VCF Infrastructure Disaster Protection (Yeah, backups)

Never underestimate the bandwidth of a station wagon filled with backup tapes.

Words to live by, and as the density of those backup tapes continues to increase (Last time I used backup tapes they were 400/800GB LTO3’s), so does the station wagons bandwidth! I’ll leave it up to you to get your tapes to the vault but let’s go through what it takes to get the pertinent VCF infrastructure configuration data into a state and place where it can be backed up and restored. This will include configuration of the backups for SDDC Manager, vCenters, Exporting VDS configs, and NSX Managers, lets go!

Prerequisites
  • VM or physical machine with a Linux or Windows OS that hosts the SFTP server required to protect the SDDC Manager, vCenter and NSX Manager instances. This computer may also be used to coordinate and support a restore operation.
  • Reliable and secure storage volume on which the backup files are stored. The computer and the storage need to be in a different fault domain and be backed up regularly.
Process

The configuration process below would only be a portion of a wholistic Enterprise Backup Solution. What we will configure will protect the individual vCenters, SDDC Manager and NSX components.

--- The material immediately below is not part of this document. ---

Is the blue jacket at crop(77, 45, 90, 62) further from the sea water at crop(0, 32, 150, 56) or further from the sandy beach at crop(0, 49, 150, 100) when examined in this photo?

Sometimes, you can recover localized logical failures by restoring individual components. In more severe cases, such as a complete and irretrievable hardware failure, to restore the operational status of your SDDC, you must perform a complex set of manual deployments and restore sequences. In failure scenarios where there is a risk of data loss, there has already been data loss or where it involves a catastrophic failure, contact VMware Support to review your recovery plan before taking any steps to remediate the situation.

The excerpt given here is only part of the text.